Dataset excerpts:
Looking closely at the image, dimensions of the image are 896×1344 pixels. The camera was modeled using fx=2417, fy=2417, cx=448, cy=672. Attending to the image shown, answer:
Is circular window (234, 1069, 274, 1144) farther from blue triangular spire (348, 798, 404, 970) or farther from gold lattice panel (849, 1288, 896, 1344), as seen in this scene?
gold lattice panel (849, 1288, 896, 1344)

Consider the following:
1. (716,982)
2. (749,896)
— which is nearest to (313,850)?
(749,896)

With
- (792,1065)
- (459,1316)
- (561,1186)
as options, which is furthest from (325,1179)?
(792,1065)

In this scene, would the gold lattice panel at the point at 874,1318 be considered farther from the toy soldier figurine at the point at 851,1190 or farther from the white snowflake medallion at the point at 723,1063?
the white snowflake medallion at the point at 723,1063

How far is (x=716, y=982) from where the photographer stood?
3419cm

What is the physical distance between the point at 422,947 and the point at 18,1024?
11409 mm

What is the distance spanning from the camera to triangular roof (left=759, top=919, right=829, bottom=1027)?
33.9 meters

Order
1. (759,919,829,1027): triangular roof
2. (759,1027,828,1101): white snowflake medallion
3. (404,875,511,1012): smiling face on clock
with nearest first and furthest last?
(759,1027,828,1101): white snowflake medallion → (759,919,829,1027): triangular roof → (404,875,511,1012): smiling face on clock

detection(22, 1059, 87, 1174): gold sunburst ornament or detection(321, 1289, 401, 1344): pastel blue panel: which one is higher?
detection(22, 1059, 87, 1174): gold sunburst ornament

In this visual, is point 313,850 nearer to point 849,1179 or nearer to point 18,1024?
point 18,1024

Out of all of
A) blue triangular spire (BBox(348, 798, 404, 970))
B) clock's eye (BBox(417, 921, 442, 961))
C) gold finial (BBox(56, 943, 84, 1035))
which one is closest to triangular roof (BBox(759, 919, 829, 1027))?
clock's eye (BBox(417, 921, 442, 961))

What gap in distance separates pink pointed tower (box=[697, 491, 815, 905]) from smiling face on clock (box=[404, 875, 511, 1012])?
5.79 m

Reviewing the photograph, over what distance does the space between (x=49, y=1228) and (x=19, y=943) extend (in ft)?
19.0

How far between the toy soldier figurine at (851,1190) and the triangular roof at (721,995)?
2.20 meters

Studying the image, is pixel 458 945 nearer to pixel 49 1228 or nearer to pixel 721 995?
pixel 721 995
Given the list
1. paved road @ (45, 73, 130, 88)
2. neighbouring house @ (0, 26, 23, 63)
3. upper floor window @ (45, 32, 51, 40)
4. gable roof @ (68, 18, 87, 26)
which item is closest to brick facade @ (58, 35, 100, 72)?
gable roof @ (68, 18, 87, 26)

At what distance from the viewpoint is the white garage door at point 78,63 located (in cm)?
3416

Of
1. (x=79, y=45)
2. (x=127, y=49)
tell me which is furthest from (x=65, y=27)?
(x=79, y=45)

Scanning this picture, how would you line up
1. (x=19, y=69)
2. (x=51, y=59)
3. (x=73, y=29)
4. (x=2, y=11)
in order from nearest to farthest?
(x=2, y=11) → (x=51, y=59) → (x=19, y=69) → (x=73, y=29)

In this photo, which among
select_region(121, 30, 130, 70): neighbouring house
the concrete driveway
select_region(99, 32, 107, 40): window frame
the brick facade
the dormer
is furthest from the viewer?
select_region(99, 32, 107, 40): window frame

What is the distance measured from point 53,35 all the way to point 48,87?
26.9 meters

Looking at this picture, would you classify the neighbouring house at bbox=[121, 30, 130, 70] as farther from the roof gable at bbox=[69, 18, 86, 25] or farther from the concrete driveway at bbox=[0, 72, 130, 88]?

Exercise description: Starting at the line that contains "Scanning this picture, how would you line up", print every line through the end of the listing, word for word. Leave out all the rest.

Result:
Scanning this picture, how would you line up
1. (x=19, y=69)
2. (x=51, y=59)
3. (x=73, y=29)
4. (x=2, y=11)
in order from nearest to farthest?
(x=2, y=11) → (x=51, y=59) → (x=19, y=69) → (x=73, y=29)

In this photo, which among
select_region(121, 30, 130, 70): neighbouring house
the concrete driveway
select_region(99, 32, 107, 40): window frame
the brick facade
the dormer
is furthest from the viewer?
select_region(99, 32, 107, 40): window frame

What is the distance measured from point 53,35 all the way to point 48,87?
26.9 meters

Looking at this picture, would you classify the neighbouring house at bbox=[121, 30, 130, 70] as farther from the roof gable at bbox=[69, 18, 86, 25] or farther from the concrete driveway at bbox=[0, 72, 130, 88]?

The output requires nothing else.